### TEXTO DO DOCUMENTO
# # # #
Estes inventam a cada torneio novas regras que tornam necessárias obras civis
que exigem grandes investimentos: dos estádios à infraestrutura de transportes
urbanos e aéreos, além da adaptação da rede hoteleira para atender à demanda de
público aos jogos.
Países que dispõem de caixa para cobrir as deficiências de
estações metroviárias, aeroportos, vias públicas e outras instalações físicas
necessitadas de reforma para abrigar hordas de aficionados por futebol lutam
para sediar espetáculos transmitidos pela televisão para plateias de bilhões.
Esse tipo de investimento importa divisas para a sede do torneio quadrienal e
também gera impostos que ajudam a engordar o erário, o que poderia, se
aplicados com decência e critério, melhorar os serviços públicos, sobretudo em
áreas essenciais e carentes, como saúde, educação e segurança pública. Em
relação a isso, há três controvérsias. A primeira é que nunca sede alguma de
uma Copa do Mundo trouxe a lume um relato confiável dos lucros auferidos ao
longo do evento. A segunda é que mais arrecadação nem sempre (ou quase nunca?)
representa melhora de atendimento em hospitais, aprimoramento da educação,
especialmente a básica, nem redução significativa de índices de violência. Se
isso foi medido, está mantido sob rigoroso sigilo. E, no caso do Brasil, que
aceitou a condição de isentar os beneficiados de impostos, este segundo efeito
será nulo.
Este país sediará a Copa de 2014 daqui a três anos e quatro
meses. Um ano antes, como ocorre sazonalmente, será testada parte dos
equipamentos para os grandes espetáculos num acontecimento de grande
repercussão, mas menor alcance do que o Mundial propriamente dito, a Copa das
Confederações. Neste momento, estamos no segundo estágio, no qual governantes
começam a assumir compromissos que, de início, renegaram. O ex-presidente Luiz
Inácio Lula da Silva (PT), o ex-governador de São Paulo Alberto Goldman (PSDB)
e o prefeito Gilberto Kassab (ainda DEM) juraram de pés juntos que nenhum
centavo de dinheiro público seria usado na construção de algum estádio para o
torneio.
Os juramentos, feitos e reiterados, já começaram a ser
sutilmente abjurados. Lula e Goldman saíram de cena, substituídos por Dilma
Rousseff e Geraldo Alckmin. Quem deu o pontapé inicial, não na pelota, mas no
traseiro do contribuinte, foi o remanescente do trio, Kassab, sob cuja gestão
se anunciou que está em estudos um projeto ardiloso de socorrer o Corinthians
na construção de seu estádio em Itaquera para que sirva de palco para a
abertura do campeonato. Ao lado de Alckmin, ele ouviu Dilma garantir
sexta-feira passada que, sim, o primeiro jogo será no estádio do qual não se
conhece sequer projeto de viabilidade.
# # # #
Trechos de conjunto de dados de raciocínio espacial

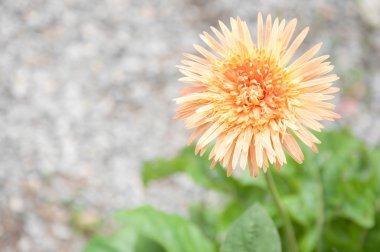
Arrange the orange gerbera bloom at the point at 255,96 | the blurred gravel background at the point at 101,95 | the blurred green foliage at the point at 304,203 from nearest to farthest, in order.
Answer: the orange gerbera bloom at the point at 255,96, the blurred green foliage at the point at 304,203, the blurred gravel background at the point at 101,95

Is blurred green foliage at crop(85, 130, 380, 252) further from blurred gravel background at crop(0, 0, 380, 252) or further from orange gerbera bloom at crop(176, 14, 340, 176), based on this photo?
blurred gravel background at crop(0, 0, 380, 252)

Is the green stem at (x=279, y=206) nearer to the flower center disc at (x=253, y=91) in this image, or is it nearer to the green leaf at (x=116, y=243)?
the flower center disc at (x=253, y=91)

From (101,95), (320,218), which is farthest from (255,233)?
(101,95)

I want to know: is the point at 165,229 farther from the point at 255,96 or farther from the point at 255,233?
the point at 255,96

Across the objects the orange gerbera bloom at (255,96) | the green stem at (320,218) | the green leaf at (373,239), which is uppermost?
the orange gerbera bloom at (255,96)

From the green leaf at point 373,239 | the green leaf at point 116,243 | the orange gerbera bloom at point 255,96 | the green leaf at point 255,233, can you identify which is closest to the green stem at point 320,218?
the green leaf at point 373,239

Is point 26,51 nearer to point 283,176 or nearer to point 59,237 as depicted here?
point 59,237
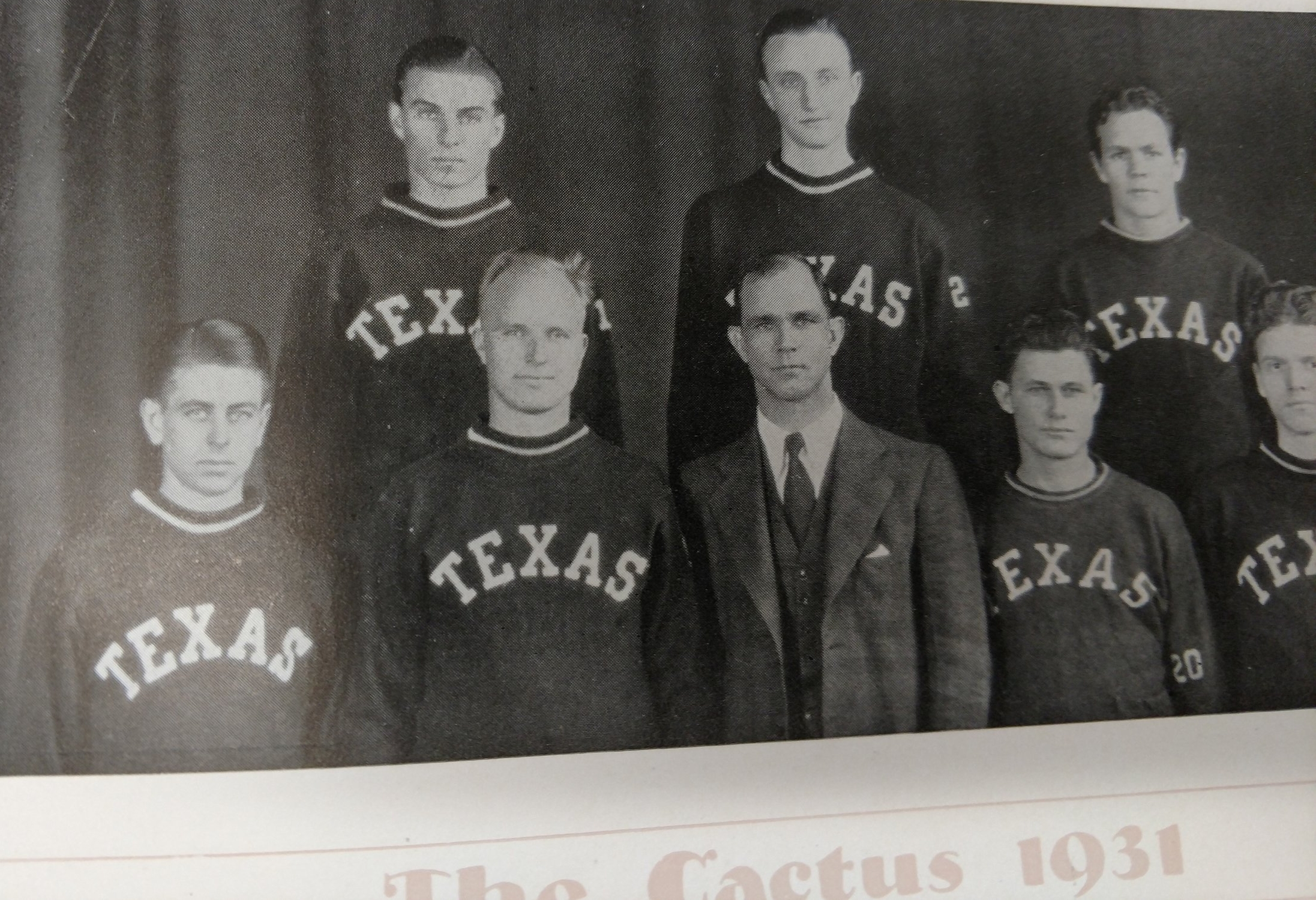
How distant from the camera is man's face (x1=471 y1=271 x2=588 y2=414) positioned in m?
1.08

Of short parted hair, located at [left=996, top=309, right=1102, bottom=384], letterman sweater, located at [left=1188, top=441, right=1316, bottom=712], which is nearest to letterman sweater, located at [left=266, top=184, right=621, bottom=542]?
short parted hair, located at [left=996, top=309, right=1102, bottom=384]

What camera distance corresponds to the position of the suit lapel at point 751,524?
109 cm

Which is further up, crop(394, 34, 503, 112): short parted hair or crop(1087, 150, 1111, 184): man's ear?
crop(394, 34, 503, 112): short parted hair

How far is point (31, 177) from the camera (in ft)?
3.40

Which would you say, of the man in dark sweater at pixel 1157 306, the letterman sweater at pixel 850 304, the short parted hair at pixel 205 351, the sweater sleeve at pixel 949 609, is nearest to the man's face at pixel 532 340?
the letterman sweater at pixel 850 304

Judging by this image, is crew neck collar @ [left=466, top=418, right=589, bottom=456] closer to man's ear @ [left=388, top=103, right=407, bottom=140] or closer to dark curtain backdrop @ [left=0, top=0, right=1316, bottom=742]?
dark curtain backdrop @ [left=0, top=0, right=1316, bottom=742]

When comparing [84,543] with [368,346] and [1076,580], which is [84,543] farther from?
[1076,580]

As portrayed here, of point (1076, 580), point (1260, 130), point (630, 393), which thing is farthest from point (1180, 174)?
point (630, 393)

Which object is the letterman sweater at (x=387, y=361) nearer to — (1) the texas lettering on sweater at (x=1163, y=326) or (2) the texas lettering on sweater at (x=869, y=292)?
(2) the texas lettering on sweater at (x=869, y=292)

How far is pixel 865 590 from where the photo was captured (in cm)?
111

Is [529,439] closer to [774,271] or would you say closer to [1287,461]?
[774,271]

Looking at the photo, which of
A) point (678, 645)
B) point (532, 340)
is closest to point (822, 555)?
point (678, 645)

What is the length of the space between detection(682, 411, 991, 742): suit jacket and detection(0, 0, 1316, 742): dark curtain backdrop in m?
0.12

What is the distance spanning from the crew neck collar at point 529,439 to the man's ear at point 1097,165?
→ 71 cm
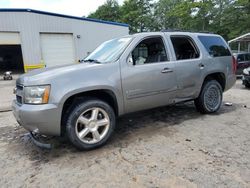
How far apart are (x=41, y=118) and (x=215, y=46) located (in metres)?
4.18

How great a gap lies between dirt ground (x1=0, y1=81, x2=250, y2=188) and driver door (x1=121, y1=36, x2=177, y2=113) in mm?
644

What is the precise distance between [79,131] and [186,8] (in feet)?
104

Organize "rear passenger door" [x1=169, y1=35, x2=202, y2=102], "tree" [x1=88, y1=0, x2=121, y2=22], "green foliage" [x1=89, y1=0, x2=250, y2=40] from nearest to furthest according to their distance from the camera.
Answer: "rear passenger door" [x1=169, y1=35, x2=202, y2=102], "green foliage" [x1=89, y1=0, x2=250, y2=40], "tree" [x1=88, y1=0, x2=121, y2=22]

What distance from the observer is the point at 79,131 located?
3291 millimetres

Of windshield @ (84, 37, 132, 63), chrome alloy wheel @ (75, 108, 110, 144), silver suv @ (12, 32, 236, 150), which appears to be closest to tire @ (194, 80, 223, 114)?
silver suv @ (12, 32, 236, 150)

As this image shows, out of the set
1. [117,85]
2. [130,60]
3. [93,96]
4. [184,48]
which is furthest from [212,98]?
[93,96]

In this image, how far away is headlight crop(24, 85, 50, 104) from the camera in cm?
294

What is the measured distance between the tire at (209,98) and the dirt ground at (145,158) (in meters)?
0.39

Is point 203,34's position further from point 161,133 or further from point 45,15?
point 45,15

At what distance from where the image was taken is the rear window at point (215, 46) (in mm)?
4773

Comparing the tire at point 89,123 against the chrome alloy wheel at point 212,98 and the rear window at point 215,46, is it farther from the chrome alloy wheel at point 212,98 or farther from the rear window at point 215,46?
the rear window at point 215,46

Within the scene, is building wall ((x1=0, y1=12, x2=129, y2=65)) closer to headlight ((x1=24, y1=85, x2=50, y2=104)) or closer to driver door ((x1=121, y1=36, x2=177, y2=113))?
driver door ((x1=121, y1=36, x2=177, y2=113))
# # # #
### INSTRUÇÃO A
Liste os políticos que o texto sobre a Copa de 2014 cita pelo nome. Use o nome completo que aparece no texto.
### INSTRUÇÃO B
Apresente como tabela Markdown as linhas das entradas, da que contém "In this image, how" até o fim das entradas. Use as colunas "Nº" e "Linha" e omita as linhas em branco.

### RESPOSTA ESCRITA A
- Luiz Inácio Lula da Silva
- Alberto Goldman
- Gilberto Kassab
- Dilma Rousseff
- Geraldo Alckmin

### RESPOSTA ESCRITA B
| Nº | Linha |
|---|---|
| 1 | In this image, how far away is headlight crop(24, 85, 50, 104) from the camera in cm? |
| 2 | 294 |
| 3 | What is the measured distance between the tire at (209,98) and the dirt ground at (145,158) (in meters)? |
| 4 | 0.39 |
| 5 | Is point 203,34's position further from point 161,133 or further from point 45,15? |
| 6 | point 45,15 |
| 7 | At what distance from where the image was taken is the rear window at point (215, 46) (in mm)? |
| 8 | 4773 |
| 9 | Comparing the tire at point 89,123 against the chrome alloy wheel at point 212,98 and the rear window at point 215,46, is it farther from the chrome alloy wheel at point 212,98 or farther from the rear window at point 215,46? |
| 10 | the rear window at point 215,46 |
| 11 | Within the scene, is building wall ((x1=0, y1=12, x2=129, y2=65)) closer to headlight ((x1=24, y1=85, x2=50, y2=104)) or closer to driver door ((x1=121, y1=36, x2=177, y2=113))? |
| 12 | driver door ((x1=121, y1=36, x2=177, y2=113)) |